On March 12, the House approved, by voice vote, a bill (H.R. 2175) that would change the definition of an individual under the U.S. criminal code. Sponsored by Rep. Steve Chabot (R-OH), the bill states that “the words ‘person,’ ‘human being,’ ‘child,’ and ‘individual,’ shall include every infant member of the species homo sapiens who is born alive at any stage of development. The measure was considered under suspension of the rules, an expedited floor procedure that limits debate, prohibits amendments, and requires a two-thirds majority to pass.
The House passed a similar bill last year. Bill supporters said they were motivated by the stories of a nurse from Illinois who had witnessed babies survive therapeutic abortions but receive no medical care to enable long-term survival. Opponents claimed the bill was an attempt to undermine Roe v. Wade, the U.S. Supreme Court decision that legalized abortion.
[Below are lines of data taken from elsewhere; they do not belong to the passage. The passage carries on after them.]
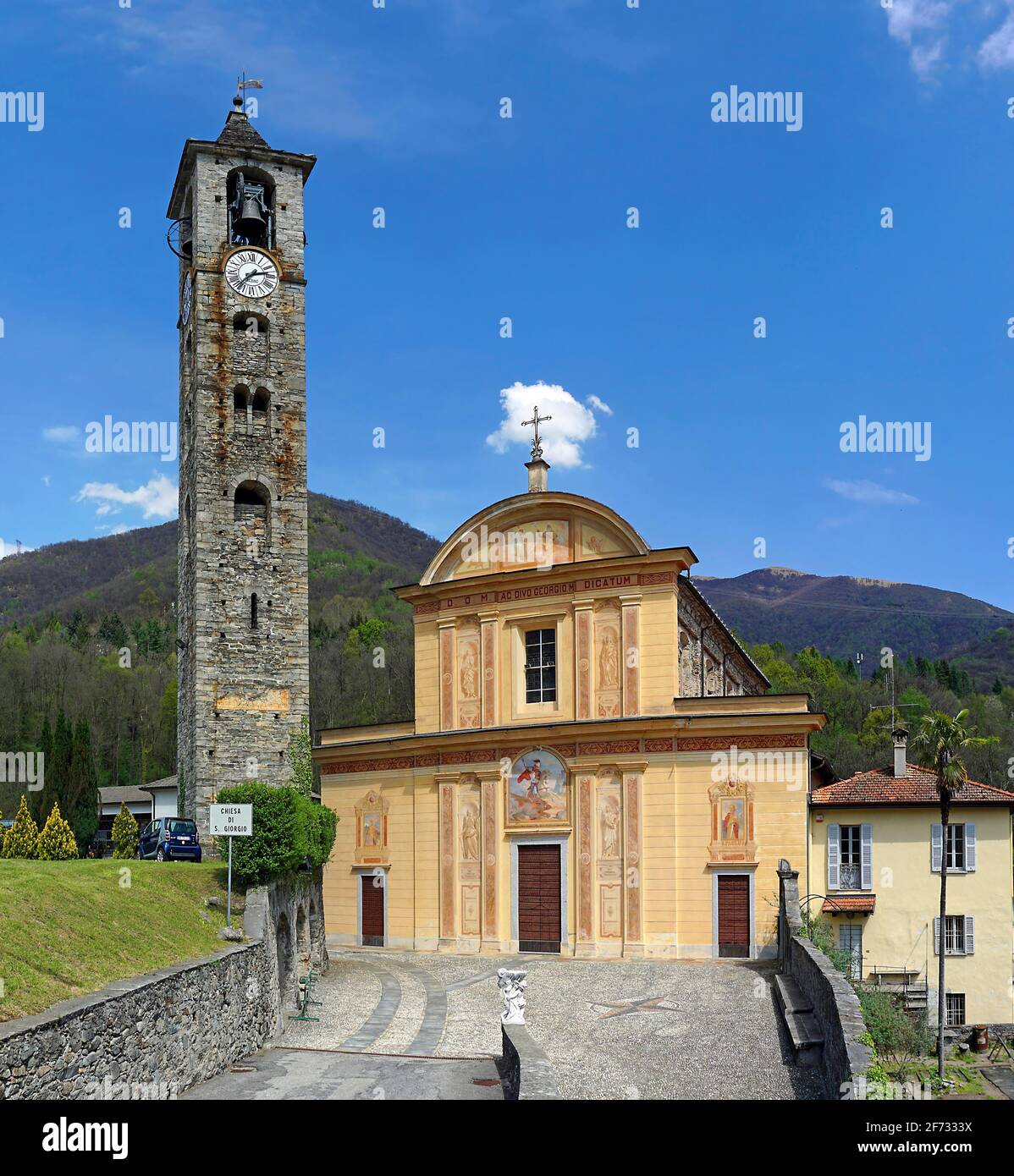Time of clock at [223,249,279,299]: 2:37
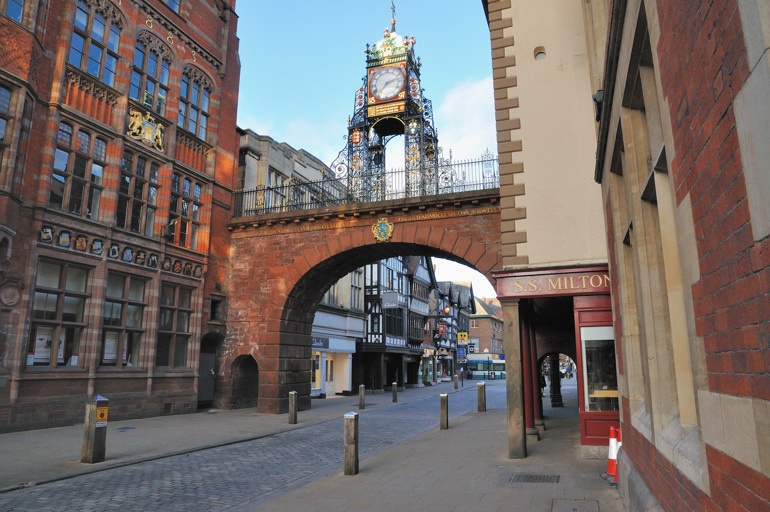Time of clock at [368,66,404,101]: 7:12
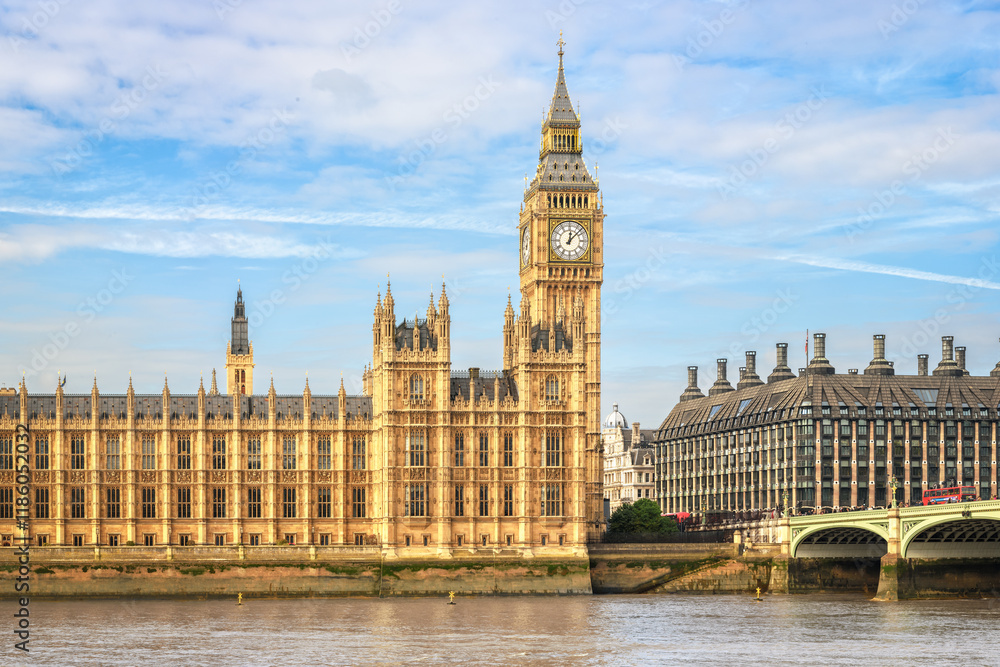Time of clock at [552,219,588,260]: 12:07
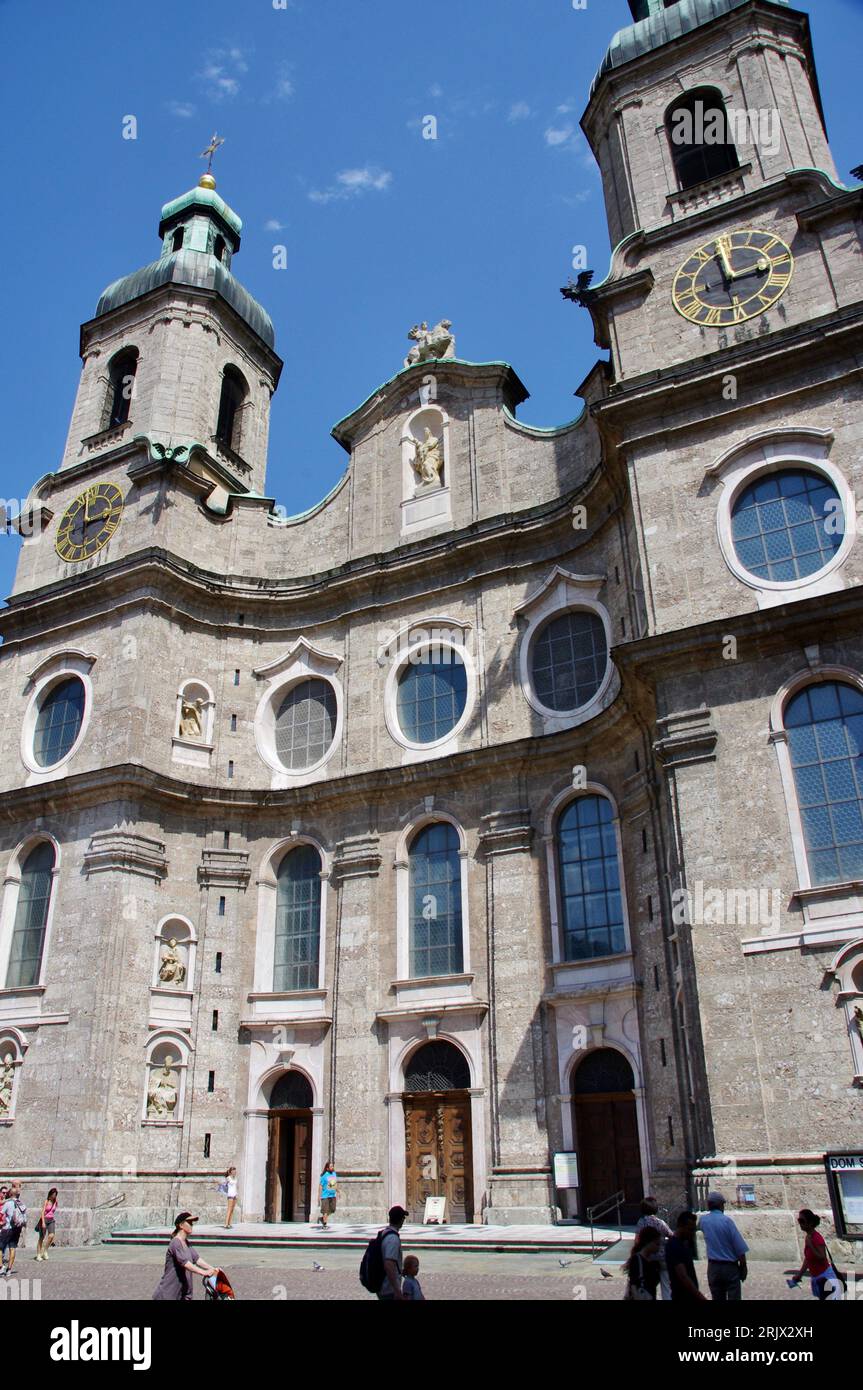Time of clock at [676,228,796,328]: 2:58
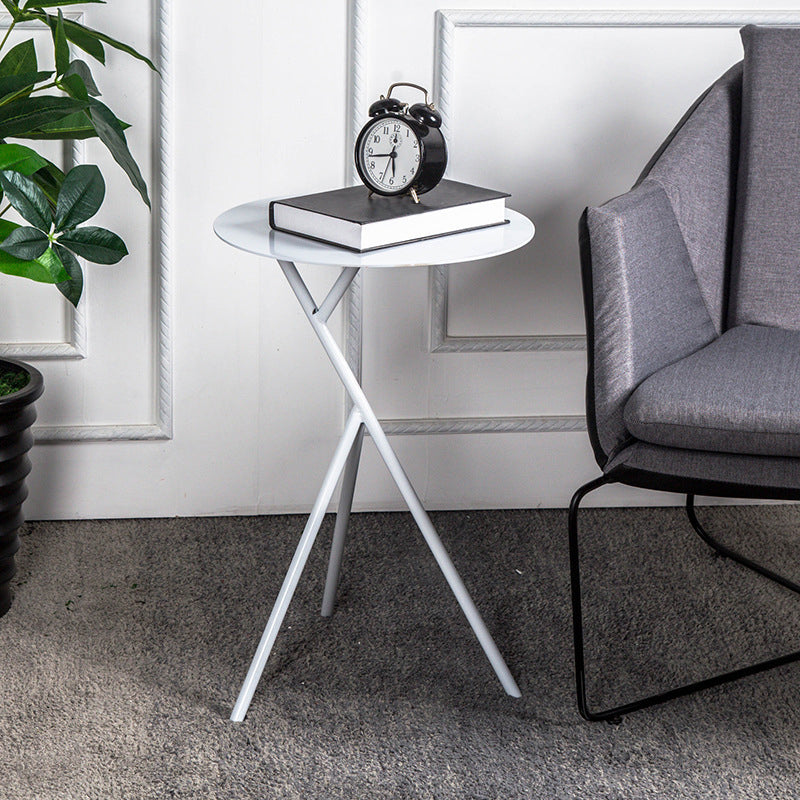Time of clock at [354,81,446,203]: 5:43
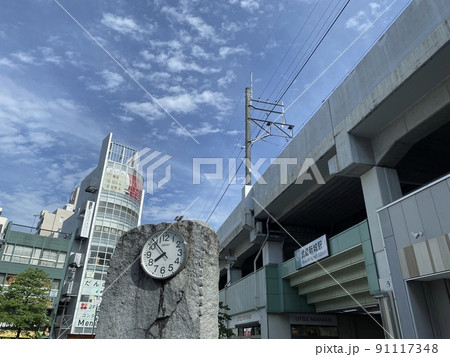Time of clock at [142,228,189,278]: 7:53
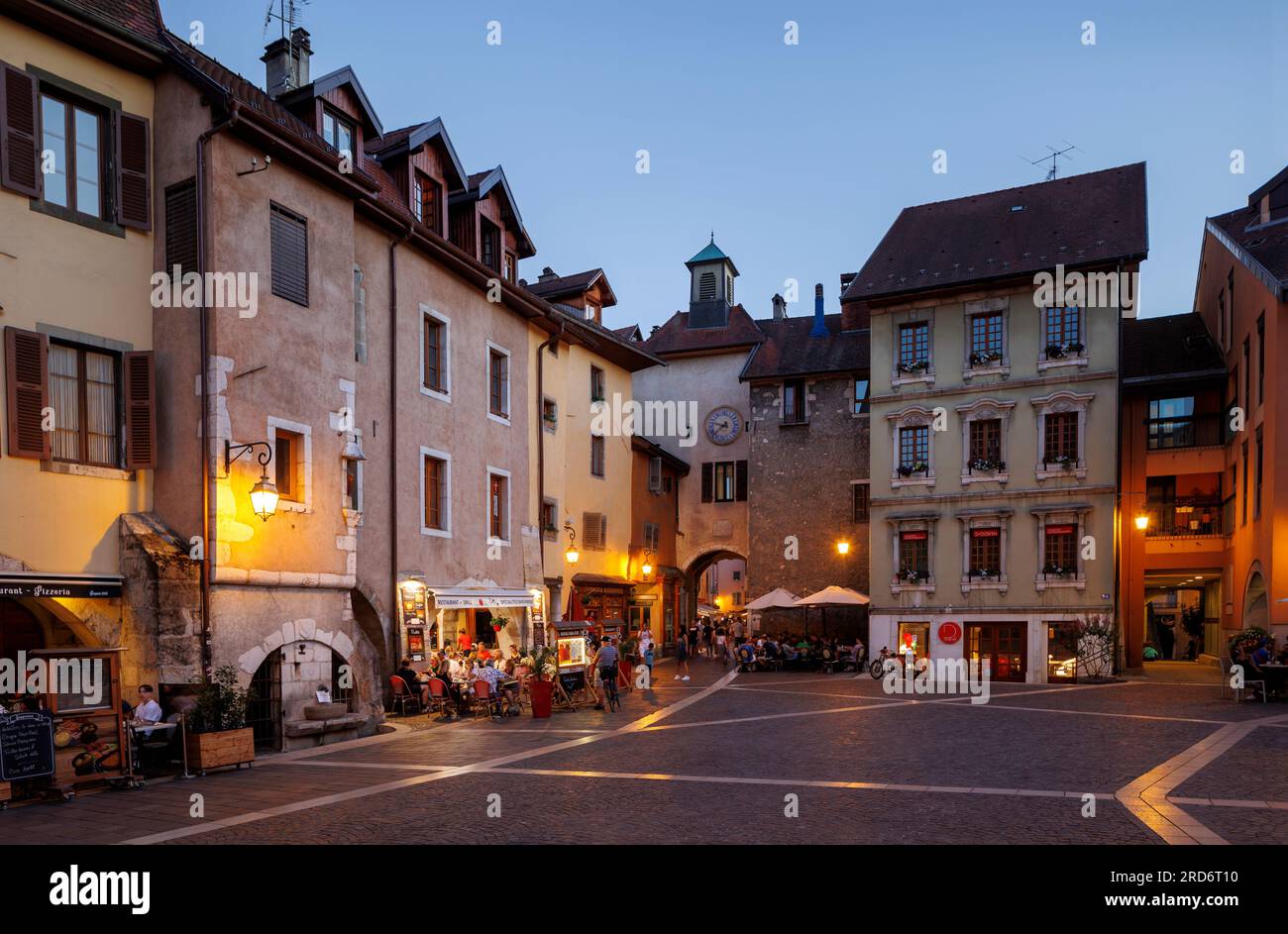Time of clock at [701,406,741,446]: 9:38
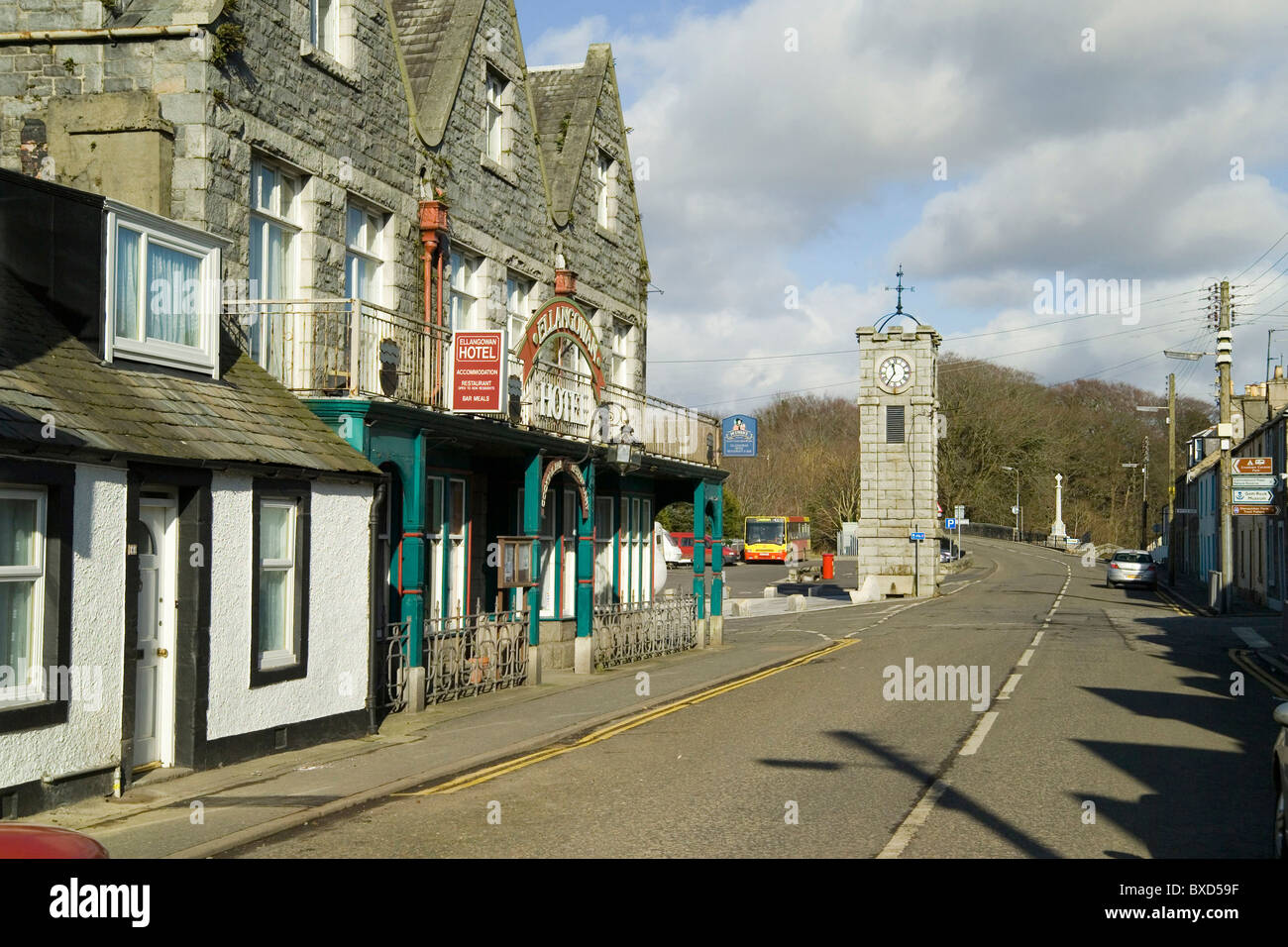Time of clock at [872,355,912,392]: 11:35
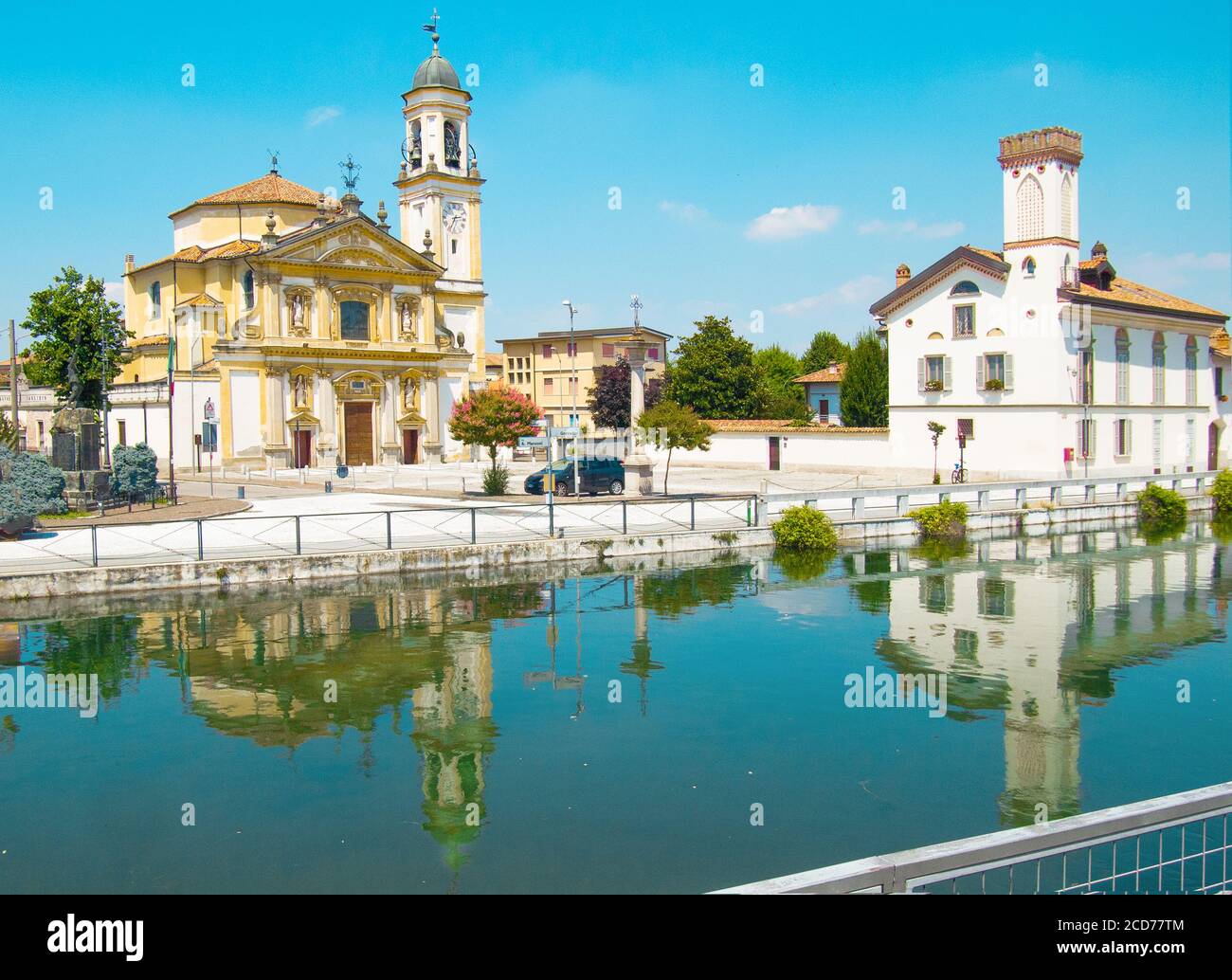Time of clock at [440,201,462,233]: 2:34
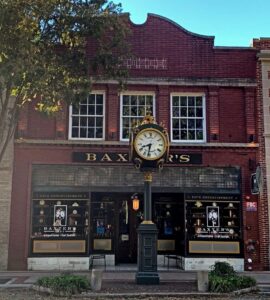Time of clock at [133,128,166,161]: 8:32
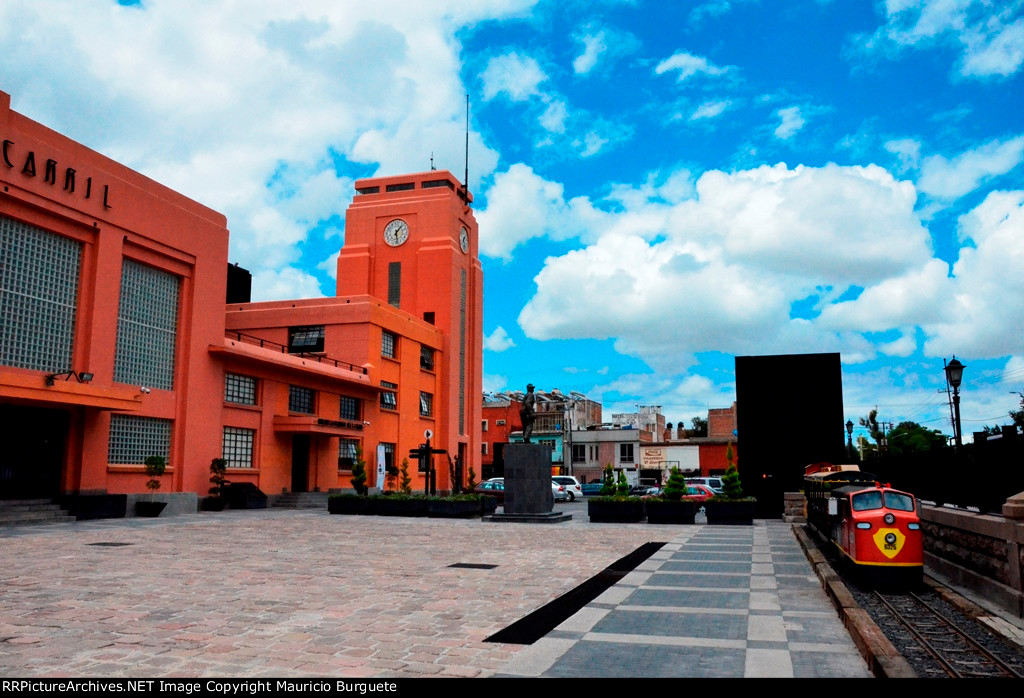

Noting that bill sponsors added language to make it clear that the bill “has nothing to do with matters related to abortion,” Rep. Jerrold Nadler (D-NY) said, “Whatever concerns some may have had that this bill might be some clever way to undermine the rights protected under Roe v. Wade have, I think, been eliminated.” However, Rep. Nadler continued, “I see no harm in passing the bill. I see no good in passing the bill either, except that it will satisfy the concerns of some people about some recent Supreme Court decisions.”
House Judiciary Committee Chair James Sensenbrenner (R-WI) said that the bill “draws a bright line between the right to abortion and infanticide, or the killing or criminal neglect of completely born children, adding, “This recognition would take effect upon the live birth of an infant, regardless of whether or not his or her development is sufficient to permit long-term survival and regardless of whether or not he or she survived an abortion.” A similar bill (S. 1050) has been sponsored by Sen. Rick Santorum (R-PA) and was included in the Senate-passed patients’ bill of rights (S. 1052).